Я даже слышал, как автоматчик на вышке передернул затвор. Дневальный выбежал с вахты: « Чего тебе?» Тот: «В оперчасть». После кум списал его на другую зону…

…Раз в год прокурорская проверка. Приезжает проверяющий, заходит. Полковничьи звезды, папаха, сапоги блестят. Спрашивает одного: «Ну, что, Петров, сидишь?». А он не первый год ездит, всех уж по фамилиям знает. Тот гриву опустил: «Сижу, гражданин начальник». «А куда ты на … денешься!». Ему весело, он вкусно покушал, у него губы лоснятся, хорошую сигарету курит. Да куда Петрову деваться, он еще полсрока не отмотал, никуда он не денется!
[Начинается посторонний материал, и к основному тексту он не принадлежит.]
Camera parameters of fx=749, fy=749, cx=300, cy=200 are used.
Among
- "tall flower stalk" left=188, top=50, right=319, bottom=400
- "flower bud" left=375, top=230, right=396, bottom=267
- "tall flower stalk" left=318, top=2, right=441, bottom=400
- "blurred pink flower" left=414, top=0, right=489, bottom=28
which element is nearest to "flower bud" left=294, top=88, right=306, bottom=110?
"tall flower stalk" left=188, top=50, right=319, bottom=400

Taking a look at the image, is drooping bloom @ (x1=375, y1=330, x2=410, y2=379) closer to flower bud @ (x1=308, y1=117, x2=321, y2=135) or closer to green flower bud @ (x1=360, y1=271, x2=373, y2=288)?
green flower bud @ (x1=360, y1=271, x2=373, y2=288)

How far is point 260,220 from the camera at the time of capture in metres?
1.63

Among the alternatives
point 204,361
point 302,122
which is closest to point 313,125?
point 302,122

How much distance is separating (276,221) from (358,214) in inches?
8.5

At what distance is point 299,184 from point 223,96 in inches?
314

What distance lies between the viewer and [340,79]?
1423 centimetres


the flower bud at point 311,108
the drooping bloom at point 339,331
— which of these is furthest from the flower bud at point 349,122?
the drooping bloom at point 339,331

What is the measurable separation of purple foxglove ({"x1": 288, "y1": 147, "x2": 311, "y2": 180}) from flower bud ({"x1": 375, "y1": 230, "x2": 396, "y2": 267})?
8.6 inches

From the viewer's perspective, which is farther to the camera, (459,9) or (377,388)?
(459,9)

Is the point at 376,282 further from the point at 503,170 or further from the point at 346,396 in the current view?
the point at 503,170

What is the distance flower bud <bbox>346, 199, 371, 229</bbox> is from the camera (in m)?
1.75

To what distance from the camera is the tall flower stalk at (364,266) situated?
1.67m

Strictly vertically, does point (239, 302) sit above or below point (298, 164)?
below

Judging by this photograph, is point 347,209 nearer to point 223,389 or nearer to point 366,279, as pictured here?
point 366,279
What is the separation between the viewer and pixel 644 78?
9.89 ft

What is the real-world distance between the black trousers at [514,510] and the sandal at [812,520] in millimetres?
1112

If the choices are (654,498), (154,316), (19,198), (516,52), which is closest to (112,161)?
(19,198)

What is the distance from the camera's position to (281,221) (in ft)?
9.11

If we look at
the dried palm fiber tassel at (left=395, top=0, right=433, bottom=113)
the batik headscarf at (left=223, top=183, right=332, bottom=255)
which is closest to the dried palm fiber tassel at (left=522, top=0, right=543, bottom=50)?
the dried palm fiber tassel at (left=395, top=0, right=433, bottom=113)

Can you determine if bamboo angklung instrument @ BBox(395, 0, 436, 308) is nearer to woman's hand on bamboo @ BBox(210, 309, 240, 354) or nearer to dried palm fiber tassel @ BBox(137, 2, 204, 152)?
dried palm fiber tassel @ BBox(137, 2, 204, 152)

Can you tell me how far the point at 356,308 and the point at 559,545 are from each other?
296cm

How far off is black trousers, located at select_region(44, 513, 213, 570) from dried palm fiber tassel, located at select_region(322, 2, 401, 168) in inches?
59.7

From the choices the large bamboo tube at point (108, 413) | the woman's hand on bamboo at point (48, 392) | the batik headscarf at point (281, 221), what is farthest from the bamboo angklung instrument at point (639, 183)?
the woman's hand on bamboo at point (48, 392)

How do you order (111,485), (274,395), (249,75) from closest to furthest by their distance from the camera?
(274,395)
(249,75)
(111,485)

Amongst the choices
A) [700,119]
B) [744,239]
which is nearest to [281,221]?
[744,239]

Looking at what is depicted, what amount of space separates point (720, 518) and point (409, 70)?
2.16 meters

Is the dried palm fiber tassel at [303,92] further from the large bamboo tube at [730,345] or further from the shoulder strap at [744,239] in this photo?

А что он будет обижаться? Это же мент, ему по чести положено. Он тебя и «козлом» назовет, что ты с него возьмешь? Другое дело, если тебя так назовет такой же зэк. Тут будут разбираться: как? что? почему? на каком основании? Это серьезно, Федор, за это могут и на нож посадить…

… Бывает, простынешь, тебя знобит, колотит. Это называется «кумар долбит». Приходит кто-нибудь. «Ты чего, Толян, сегодня такой?». «Да, говорит, кумар долбит». А его спрашивают: «А из какого он отряда?». Ха-ха-ха! Вот такой там юмор, Федор…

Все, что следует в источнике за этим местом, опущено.